Vince Nappo portrays Sam Phillips, the genius who championed the birth and growth of rock and roll. Nappo is the show’s narrator and the story’s foundational element. He has discovered these rising stars and shaped their early careers but his Sun Records is not big enough or influential enough to hold onto them. By the end of the show, Phillips realizes that fame is indeed fleeting. The studio session is not only a celebration but a portent of the demise of Sun as the center of the nascent rock universe.
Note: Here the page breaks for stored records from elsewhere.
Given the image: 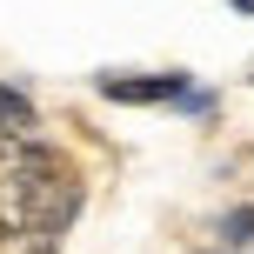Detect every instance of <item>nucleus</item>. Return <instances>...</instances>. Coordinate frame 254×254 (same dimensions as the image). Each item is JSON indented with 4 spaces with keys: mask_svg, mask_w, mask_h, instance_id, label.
Segmentation results:
<instances>
[{
    "mask_svg": "<svg viewBox=\"0 0 254 254\" xmlns=\"http://www.w3.org/2000/svg\"><path fill=\"white\" fill-rule=\"evenodd\" d=\"M87 207V188L67 167L61 147L27 140V147L0 154V234H47L61 241Z\"/></svg>",
    "mask_w": 254,
    "mask_h": 254,
    "instance_id": "nucleus-1",
    "label": "nucleus"
},
{
    "mask_svg": "<svg viewBox=\"0 0 254 254\" xmlns=\"http://www.w3.org/2000/svg\"><path fill=\"white\" fill-rule=\"evenodd\" d=\"M188 87H194L188 67H167V74H121V67H107V74H94V94L121 101V107H174Z\"/></svg>",
    "mask_w": 254,
    "mask_h": 254,
    "instance_id": "nucleus-2",
    "label": "nucleus"
},
{
    "mask_svg": "<svg viewBox=\"0 0 254 254\" xmlns=\"http://www.w3.org/2000/svg\"><path fill=\"white\" fill-rule=\"evenodd\" d=\"M27 140H40V107L27 101V87L0 80V154L27 147Z\"/></svg>",
    "mask_w": 254,
    "mask_h": 254,
    "instance_id": "nucleus-3",
    "label": "nucleus"
},
{
    "mask_svg": "<svg viewBox=\"0 0 254 254\" xmlns=\"http://www.w3.org/2000/svg\"><path fill=\"white\" fill-rule=\"evenodd\" d=\"M214 248H221V254H248V248H254V201L221 207V221H214Z\"/></svg>",
    "mask_w": 254,
    "mask_h": 254,
    "instance_id": "nucleus-4",
    "label": "nucleus"
},
{
    "mask_svg": "<svg viewBox=\"0 0 254 254\" xmlns=\"http://www.w3.org/2000/svg\"><path fill=\"white\" fill-rule=\"evenodd\" d=\"M174 107H181L188 121H214V107H221V101H214V87H188V94H181Z\"/></svg>",
    "mask_w": 254,
    "mask_h": 254,
    "instance_id": "nucleus-5",
    "label": "nucleus"
},
{
    "mask_svg": "<svg viewBox=\"0 0 254 254\" xmlns=\"http://www.w3.org/2000/svg\"><path fill=\"white\" fill-rule=\"evenodd\" d=\"M0 254H61V241H47V234H0Z\"/></svg>",
    "mask_w": 254,
    "mask_h": 254,
    "instance_id": "nucleus-6",
    "label": "nucleus"
},
{
    "mask_svg": "<svg viewBox=\"0 0 254 254\" xmlns=\"http://www.w3.org/2000/svg\"><path fill=\"white\" fill-rule=\"evenodd\" d=\"M201 254H221V248H201Z\"/></svg>",
    "mask_w": 254,
    "mask_h": 254,
    "instance_id": "nucleus-7",
    "label": "nucleus"
},
{
    "mask_svg": "<svg viewBox=\"0 0 254 254\" xmlns=\"http://www.w3.org/2000/svg\"><path fill=\"white\" fill-rule=\"evenodd\" d=\"M248 80H254V74H248Z\"/></svg>",
    "mask_w": 254,
    "mask_h": 254,
    "instance_id": "nucleus-8",
    "label": "nucleus"
}]
</instances>
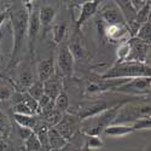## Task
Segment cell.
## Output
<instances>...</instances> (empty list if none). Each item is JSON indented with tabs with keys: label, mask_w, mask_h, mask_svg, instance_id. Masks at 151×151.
Listing matches in <instances>:
<instances>
[{
	"label": "cell",
	"mask_w": 151,
	"mask_h": 151,
	"mask_svg": "<svg viewBox=\"0 0 151 151\" xmlns=\"http://www.w3.org/2000/svg\"><path fill=\"white\" fill-rule=\"evenodd\" d=\"M28 5L27 6H19L10 12V18L12 24V32H14V48H12V56L10 64H15L17 62L23 42L26 40L28 34Z\"/></svg>",
	"instance_id": "obj_1"
},
{
	"label": "cell",
	"mask_w": 151,
	"mask_h": 151,
	"mask_svg": "<svg viewBox=\"0 0 151 151\" xmlns=\"http://www.w3.org/2000/svg\"><path fill=\"white\" fill-rule=\"evenodd\" d=\"M150 64L142 63L122 62L110 68L105 74L100 75L103 80H120V79H135V78H150Z\"/></svg>",
	"instance_id": "obj_2"
},
{
	"label": "cell",
	"mask_w": 151,
	"mask_h": 151,
	"mask_svg": "<svg viewBox=\"0 0 151 151\" xmlns=\"http://www.w3.org/2000/svg\"><path fill=\"white\" fill-rule=\"evenodd\" d=\"M120 108H121V105L117 104L103 112H100L98 115L83 119L80 121L79 127L87 137H99V134L102 133L108 126L114 123Z\"/></svg>",
	"instance_id": "obj_3"
},
{
	"label": "cell",
	"mask_w": 151,
	"mask_h": 151,
	"mask_svg": "<svg viewBox=\"0 0 151 151\" xmlns=\"http://www.w3.org/2000/svg\"><path fill=\"white\" fill-rule=\"evenodd\" d=\"M151 88V79L150 78H135L129 79L126 82L115 87L114 91L124 94H133V96H147L150 94Z\"/></svg>",
	"instance_id": "obj_4"
},
{
	"label": "cell",
	"mask_w": 151,
	"mask_h": 151,
	"mask_svg": "<svg viewBox=\"0 0 151 151\" xmlns=\"http://www.w3.org/2000/svg\"><path fill=\"white\" fill-rule=\"evenodd\" d=\"M128 42H129V55L124 62L147 64V58L150 57V45L139 41L135 37H131Z\"/></svg>",
	"instance_id": "obj_5"
},
{
	"label": "cell",
	"mask_w": 151,
	"mask_h": 151,
	"mask_svg": "<svg viewBox=\"0 0 151 151\" xmlns=\"http://www.w3.org/2000/svg\"><path fill=\"white\" fill-rule=\"evenodd\" d=\"M80 126V119L70 114H64L62 116L60 121L55 126V129L64 138L67 142L70 140V138L75 134Z\"/></svg>",
	"instance_id": "obj_6"
},
{
	"label": "cell",
	"mask_w": 151,
	"mask_h": 151,
	"mask_svg": "<svg viewBox=\"0 0 151 151\" xmlns=\"http://www.w3.org/2000/svg\"><path fill=\"white\" fill-rule=\"evenodd\" d=\"M28 11H29V16H28V44H29V50L33 52L34 51V45L35 40L40 32V19H39V10L35 6L32 7V5H28Z\"/></svg>",
	"instance_id": "obj_7"
},
{
	"label": "cell",
	"mask_w": 151,
	"mask_h": 151,
	"mask_svg": "<svg viewBox=\"0 0 151 151\" xmlns=\"http://www.w3.org/2000/svg\"><path fill=\"white\" fill-rule=\"evenodd\" d=\"M57 64H58L59 73H60V75H63V76H70L73 74L74 57L67 46L60 48V51L58 53V58H57Z\"/></svg>",
	"instance_id": "obj_8"
},
{
	"label": "cell",
	"mask_w": 151,
	"mask_h": 151,
	"mask_svg": "<svg viewBox=\"0 0 151 151\" xmlns=\"http://www.w3.org/2000/svg\"><path fill=\"white\" fill-rule=\"evenodd\" d=\"M112 106H109L104 100H94V102H90V103H85L81 105L80 109V114H79V119L80 121L87 117H91L94 115H98L100 112H103L108 109H110Z\"/></svg>",
	"instance_id": "obj_9"
},
{
	"label": "cell",
	"mask_w": 151,
	"mask_h": 151,
	"mask_svg": "<svg viewBox=\"0 0 151 151\" xmlns=\"http://www.w3.org/2000/svg\"><path fill=\"white\" fill-rule=\"evenodd\" d=\"M99 7V1L98 0H94V1H85L81 7H80V14H79V17L76 19V26L78 28L82 27L83 24L88 21Z\"/></svg>",
	"instance_id": "obj_10"
},
{
	"label": "cell",
	"mask_w": 151,
	"mask_h": 151,
	"mask_svg": "<svg viewBox=\"0 0 151 151\" xmlns=\"http://www.w3.org/2000/svg\"><path fill=\"white\" fill-rule=\"evenodd\" d=\"M37 81L44 83L55 75V62L53 58H47L37 64Z\"/></svg>",
	"instance_id": "obj_11"
},
{
	"label": "cell",
	"mask_w": 151,
	"mask_h": 151,
	"mask_svg": "<svg viewBox=\"0 0 151 151\" xmlns=\"http://www.w3.org/2000/svg\"><path fill=\"white\" fill-rule=\"evenodd\" d=\"M102 18L105 24L108 26H120V24H126L124 19L121 15L117 6H108L102 12Z\"/></svg>",
	"instance_id": "obj_12"
},
{
	"label": "cell",
	"mask_w": 151,
	"mask_h": 151,
	"mask_svg": "<svg viewBox=\"0 0 151 151\" xmlns=\"http://www.w3.org/2000/svg\"><path fill=\"white\" fill-rule=\"evenodd\" d=\"M67 144L68 142L55 128H50L47 131V145L51 150H60L65 147Z\"/></svg>",
	"instance_id": "obj_13"
},
{
	"label": "cell",
	"mask_w": 151,
	"mask_h": 151,
	"mask_svg": "<svg viewBox=\"0 0 151 151\" xmlns=\"http://www.w3.org/2000/svg\"><path fill=\"white\" fill-rule=\"evenodd\" d=\"M62 92H63L62 91V83L59 80L51 78L46 82H44V94L47 96L48 98H51L52 100H55Z\"/></svg>",
	"instance_id": "obj_14"
},
{
	"label": "cell",
	"mask_w": 151,
	"mask_h": 151,
	"mask_svg": "<svg viewBox=\"0 0 151 151\" xmlns=\"http://www.w3.org/2000/svg\"><path fill=\"white\" fill-rule=\"evenodd\" d=\"M56 17V10L52 6H42L39 9V19H40V26L42 28H48L52 26V22Z\"/></svg>",
	"instance_id": "obj_15"
},
{
	"label": "cell",
	"mask_w": 151,
	"mask_h": 151,
	"mask_svg": "<svg viewBox=\"0 0 151 151\" xmlns=\"http://www.w3.org/2000/svg\"><path fill=\"white\" fill-rule=\"evenodd\" d=\"M116 6L120 10V12H121V15H122L126 24L135 22V15H137V12L132 7L131 1H123V0H120V1H116Z\"/></svg>",
	"instance_id": "obj_16"
},
{
	"label": "cell",
	"mask_w": 151,
	"mask_h": 151,
	"mask_svg": "<svg viewBox=\"0 0 151 151\" xmlns=\"http://www.w3.org/2000/svg\"><path fill=\"white\" fill-rule=\"evenodd\" d=\"M133 132L134 129L129 124H110L103 131L105 135H110V137H126Z\"/></svg>",
	"instance_id": "obj_17"
},
{
	"label": "cell",
	"mask_w": 151,
	"mask_h": 151,
	"mask_svg": "<svg viewBox=\"0 0 151 151\" xmlns=\"http://www.w3.org/2000/svg\"><path fill=\"white\" fill-rule=\"evenodd\" d=\"M14 120L19 127H24V128H28V129H32V131L35 128V126L37 123V119L35 116L14 114Z\"/></svg>",
	"instance_id": "obj_18"
},
{
	"label": "cell",
	"mask_w": 151,
	"mask_h": 151,
	"mask_svg": "<svg viewBox=\"0 0 151 151\" xmlns=\"http://www.w3.org/2000/svg\"><path fill=\"white\" fill-rule=\"evenodd\" d=\"M68 33V26L67 23H57L52 27V37L55 44H60L65 39Z\"/></svg>",
	"instance_id": "obj_19"
},
{
	"label": "cell",
	"mask_w": 151,
	"mask_h": 151,
	"mask_svg": "<svg viewBox=\"0 0 151 151\" xmlns=\"http://www.w3.org/2000/svg\"><path fill=\"white\" fill-rule=\"evenodd\" d=\"M134 37L138 39L139 41H142V42H145V44L150 45V40H151V23H150V21L142 24Z\"/></svg>",
	"instance_id": "obj_20"
},
{
	"label": "cell",
	"mask_w": 151,
	"mask_h": 151,
	"mask_svg": "<svg viewBox=\"0 0 151 151\" xmlns=\"http://www.w3.org/2000/svg\"><path fill=\"white\" fill-rule=\"evenodd\" d=\"M62 116H63V114H60V112H58L57 110L52 109V110L45 112V114H42V122H45L50 128H53L60 121Z\"/></svg>",
	"instance_id": "obj_21"
},
{
	"label": "cell",
	"mask_w": 151,
	"mask_h": 151,
	"mask_svg": "<svg viewBox=\"0 0 151 151\" xmlns=\"http://www.w3.org/2000/svg\"><path fill=\"white\" fill-rule=\"evenodd\" d=\"M68 106H69V98H68V96L64 92H62L55 99V102H53V109L57 110L58 112H60V114L64 115L65 112H67V110H68Z\"/></svg>",
	"instance_id": "obj_22"
},
{
	"label": "cell",
	"mask_w": 151,
	"mask_h": 151,
	"mask_svg": "<svg viewBox=\"0 0 151 151\" xmlns=\"http://www.w3.org/2000/svg\"><path fill=\"white\" fill-rule=\"evenodd\" d=\"M69 51L71 52L73 57H78V58H83L86 56V50L81 42V39H74L68 47Z\"/></svg>",
	"instance_id": "obj_23"
},
{
	"label": "cell",
	"mask_w": 151,
	"mask_h": 151,
	"mask_svg": "<svg viewBox=\"0 0 151 151\" xmlns=\"http://www.w3.org/2000/svg\"><path fill=\"white\" fill-rule=\"evenodd\" d=\"M27 93L34 99V100H39L42 96H44V83L39 82V81H34L30 87L27 90Z\"/></svg>",
	"instance_id": "obj_24"
},
{
	"label": "cell",
	"mask_w": 151,
	"mask_h": 151,
	"mask_svg": "<svg viewBox=\"0 0 151 151\" xmlns=\"http://www.w3.org/2000/svg\"><path fill=\"white\" fill-rule=\"evenodd\" d=\"M150 10H151V4H150V1H147V4L144 7H142L139 11H137L135 22L139 24V26L150 21Z\"/></svg>",
	"instance_id": "obj_25"
},
{
	"label": "cell",
	"mask_w": 151,
	"mask_h": 151,
	"mask_svg": "<svg viewBox=\"0 0 151 151\" xmlns=\"http://www.w3.org/2000/svg\"><path fill=\"white\" fill-rule=\"evenodd\" d=\"M131 127L135 131H150V127H151V120L150 117H140V119H138L135 120L133 123L129 124Z\"/></svg>",
	"instance_id": "obj_26"
},
{
	"label": "cell",
	"mask_w": 151,
	"mask_h": 151,
	"mask_svg": "<svg viewBox=\"0 0 151 151\" xmlns=\"http://www.w3.org/2000/svg\"><path fill=\"white\" fill-rule=\"evenodd\" d=\"M26 147H27V151H41L42 150L39 139H37V137L34 133H32L26 139Z\"/></svg>",
	"instance_id": "obj_27"
},
{
	"label": "cell",
	"mask_w": 151,
	"mask_h": 151,
	"mask_svg": "<svg viewBox=\"0 0 151 151\" xmlns=\"http://www.w3.org/2000/svg\"><path fill=\"white\" fill-rule=\"evenodd\" d=\"M129 40V39H128ZM124 41V42H121L119 48H117V63H122L127 59L128 55H129V42Z\"/></svg>",
	"instance_id": "obj_28"
},
{
	"label": "cell",
	"mask_w": 151,
	"mask_h": 151,
	"mask_svg": "<svg viewBox=\"0 0 151 151\" xmlns=\"http://www.w3.org/2000/svg\"><path fill=\"white\" fill-rule=\"evenodd\" d=\"M34 82L33 80V76H32V74L29 70H24L23 73L19 74V76H18V83L21 87H24V88H29L30 85Z\"/></svg>",
	"instance_id": "obj_29"
},
{
	"label": "cell",
	"mask_w": 151,
	"mask_h": 151,
	"mask_svg": "<svg viewBox=\"0 0 151 151\" xmlns=\"http://www.w3.org/2000/svg\"><path fill=\"white\" fill-rule=\"evenodd\" d=\"M11 129V124H10V121L7 119L6 115H4L1 111H0V135L3 138L6 137L9 134Z\"/></svg>",
	"instance_id": "obj_30"
},
{
	"label": "cell",
	"mask_w": 151,
	"mask_h": 151,
	"mask_svg": "<svg viewBox=\"0 0 151 151\" xmlns=\"http://www.w3.org/2000/svg\"><path fill=\"white\" fill-rule=\"evenodd\" d=\"M90 149H98L103 145V142L99 139V137H88V143H87Z\"/></svg>",
	"instance_id": "obj_31"
},
{
	"label": "cell",
	"mask_w": 151,
	"mask_h": 151,
	"mask_svg": "<svg viewBox=\"0 0 151 151\" xmlns=\"http://www.w3.org/2000/svg\"><path fill=\"white\" fill-rule=\"evenodd\" d=\"M146 4H147L146 0H131V5L135 10V12L139 11L142 7H144Z\"/></svg>",
	"instance_id": "obj_32"
},
{
	"label": "cell",
	"mask_w": 151,
	"mask_h": 151,
	"mask_svg": "<svg viewBox=\"0 0 151 151\" xmlns=\"http://www.w3.org/2000/svg\"><path fill=\"white\" fill-rule=\"evenodd\" d=\"M18 127H19V126H18ZM18 133H19V137L22 138V139L26 140L27 138L33 133V131L32 129H28V128H24V127H19L18 128Z\"/></svg>",
	"instance_id": "obj_33"
},
{
	"label": "cell",
	"mask_w": 151,
	"mask_h": 151,
	"mask_svg": "<svg viewBox=\"0 0 151 151\" xmlns=\"http://www.w3.org/2000/svg\"><path fill=\"white\" fill-rule=\"evenodd\" d=\"M11 144L5 138H0V151H10Z\"/></svg>",
	"instance_id": "obj_34"
},
{
	"label": "cell",
	"mask_w": 151,
	"mask_h": 151,
	"mask_svg": "<svg viewBox=\"0 0 151 151\" xmlns=\"http://www.w3.org/2000/svg\"><path fill=\"white\" fill-rule=\"evenodd\" d=\"M9 15H10L9 10H6V11H4V12H0V26L3 24V22L5 21V18H6Z\"/></svg>",
	"instance_id": "obj_35"
},
{
	"label": "cell",
	"mask_w": 151,
	"mask_h": 151,
	"mask_svg": "<svg viewBox=\"0 0 151 151\" xmlns=\"http://www.w3.org/2000/svg\"><path fill=\"white\" fill-rule=\"evenodd\" d=\"M1 37H3V33L0 32V42H1Z\"/></svg>",
	"instance_id": "obj_36"
}]
</instances>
The show is a tight ninety-plus minutes without an intermission.The ending seems so abrupt that the producers felt obliged to add a sort of built-in encore in which colorful sequined jackets descend from the rafters for each of the performers who then sing a few more classics, urge the audience out of its seat to sing along and dance, and allow for the inevitable sparkling glitter to fall from the sky. The audience, mostly gray-haired seniors and aging baby boomers, walked out with smiles on their faces, as did I. It is, as I said, a fun evening. But throughout the evening, I had the uneasy feeling that a PBS fundraiser would break out at any minute.
Glenn Rifkin is a veteran journalist and author who has covered business for many publications including The New York Times for more than 25 years. Among his books are Radical Marketing and The Ultimate Entrepreneur. His efforts as an arts critic represent a new and exciting direction.